Art Dates & Location
June 28th – August 31st
Montmartre, SK S0G 3M0
(in-between the north end of 2nd & 1st St to the east of the Eiffel Tower Replica)
Vicky Sabourin lives and works in Montreal. She holds a master’s degree in visual arts from Concordia University. Her work has been presented in art galleries, museums and artist-run centres in Canada, the United States, and Europe. Recent solo exhibitions of her work include Les Curiosités at the Musée national des beaux-arts du Québec (MNBAQ), Danse Macabre at L’Oeil de Poisson in Quebec city and at Sporobole in Sherbrooke. Warmblood has been exhibited across the country; from Eastern Edge Gallery in St John’s Newfoundland, Struts Gallery in New Brunswick, the Hamilton Artists Inc in Ontario to Access Gallery in Vancouver. Sabourin’s piece Lac caché was part of the event Manif d’art 8, Biennale d’art contemporain du Québec, presented at the MNBAQ. In December 2014 she was named emerging artist of the year by the newspaper La Presse and was a finalist for the Pierre AyotAward. She is a recipient of grants from the Conseil des Arts et des Lettres du Québec and the Canada Council for the Arts.

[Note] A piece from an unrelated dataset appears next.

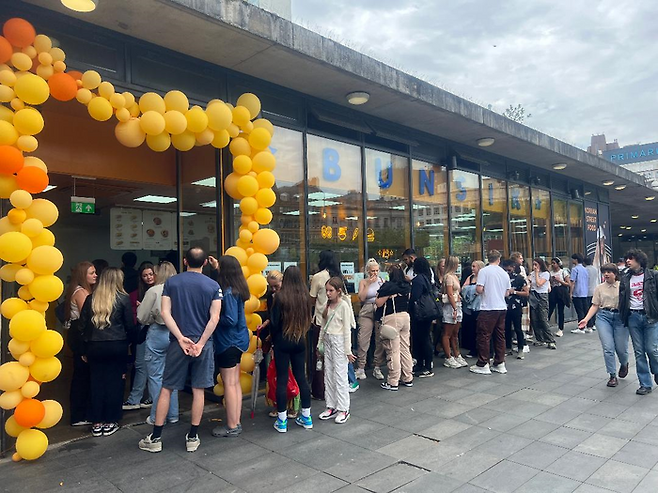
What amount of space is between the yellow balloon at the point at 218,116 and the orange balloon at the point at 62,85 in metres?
1.25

The flat topography of Montmartre gives me vertigo. I understand a dense forest at night, the depth of a chasm, a cliff, the rolling hills, an old cabin in the wood, the bottom of a lake but I don’t understand the vast plains and their flatness. I am lost in a sea of grassland and I am having a crisis of flat-sickness. Words are emerging on the page of my notebook, piling up like little mountains expressing my new giddy obsession; building a mountain.
I am annoyed by my own reaction — common, cliché — but the landscape speaks a foreign language. The plains are the antithesis of my personal and imaginary landscape. Every time I dig and search somewhere else for inspiration, I stub my toes on that absent mountain. The throbbing pain pervades my mind. The absent mountain is my aching phantom limb.
Most of the first Montmartre settlers were French European urbanites that left the old world in order to start a new life as farmers. The transition into a new continent and lifestyle must have been astounding. Their physical and emotional reaction to the flat land was surely greater than my own. The text-based outdoor installation refers to these settlers or anybody that came from away. The absent mountain is a symbol embodying anything monumental that was left behind. It could be your homeland, friends and family members, memories… It speaks of the weight of something or someone important that we had to leave behind.